● EXERCISE PROMPT
Every line of the entries below that carries the string "Step" should be copied.

Source data
_____

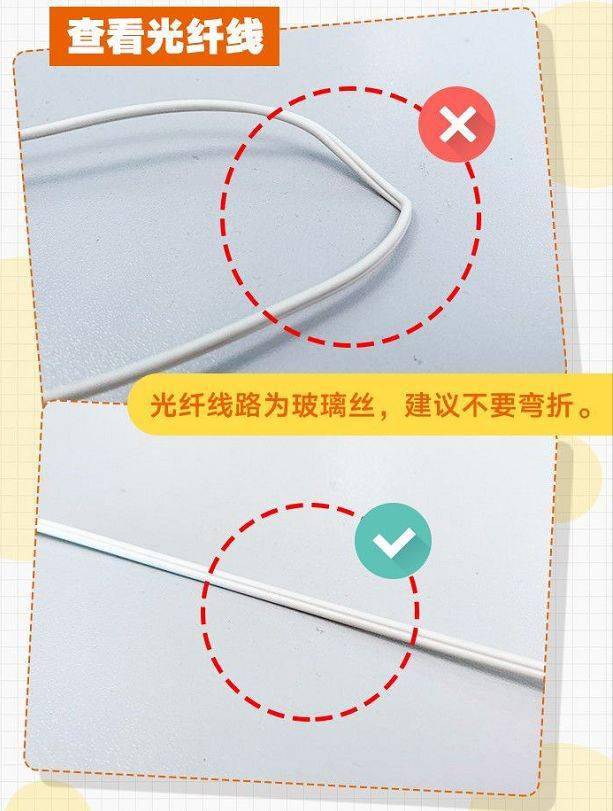 查看光纤线

光纤线路为玻璃丝，建议不要弯折。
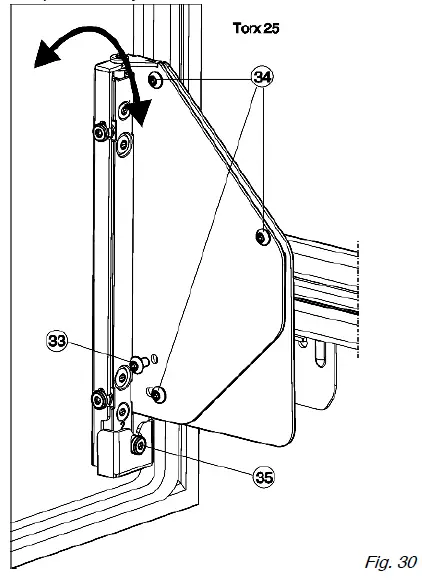 Torx 25

34

33

35

Fig. 30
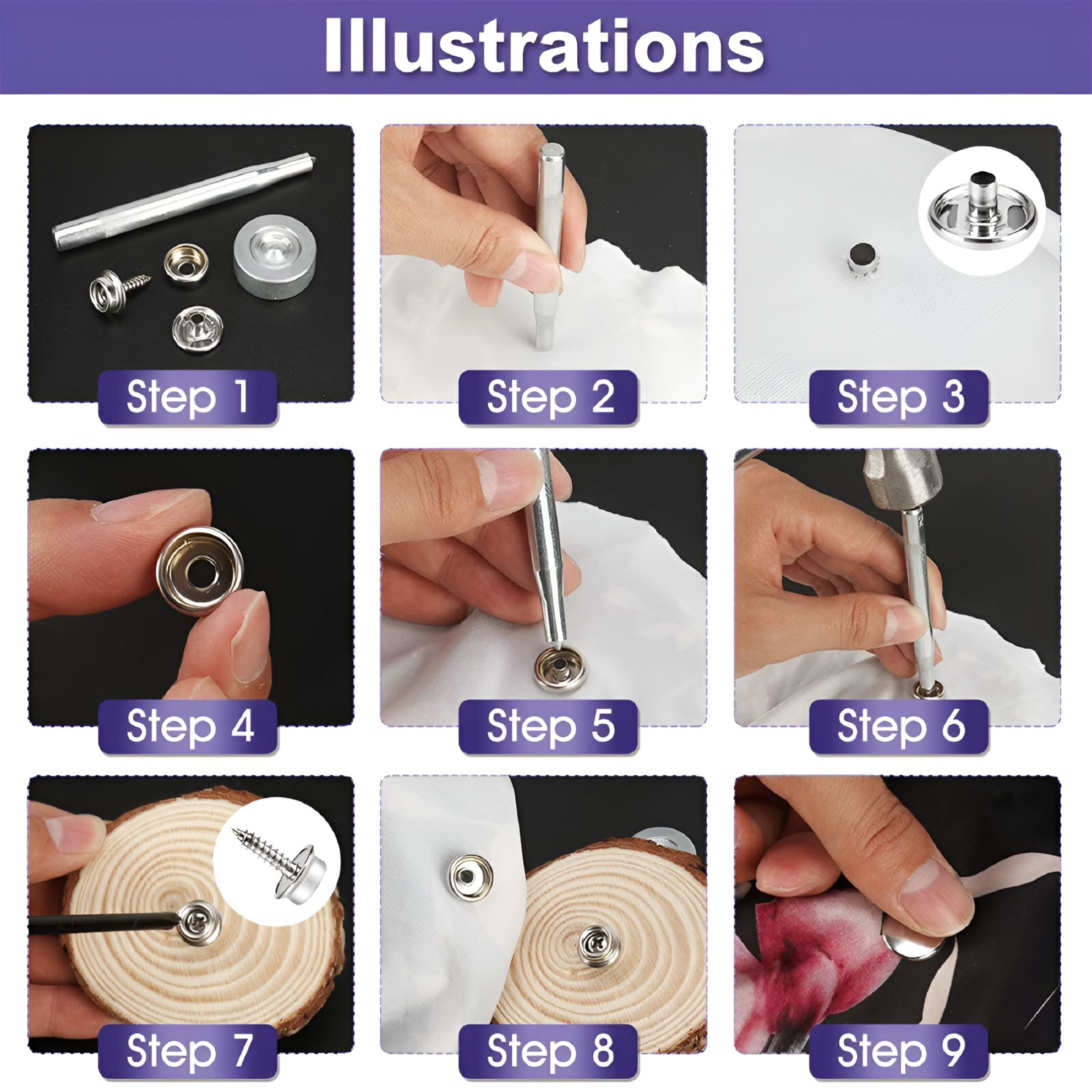 Illustrations

Step 1

Step 2

Step 3

Step 4

Step 5

Step 6

Step 7

Step 8

Step 9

_____

● EXERCISE ANSWER
Step 1
Step 2
Step 3
Step 4
Step 5
Step 6
Step 7
Step 8
Step 9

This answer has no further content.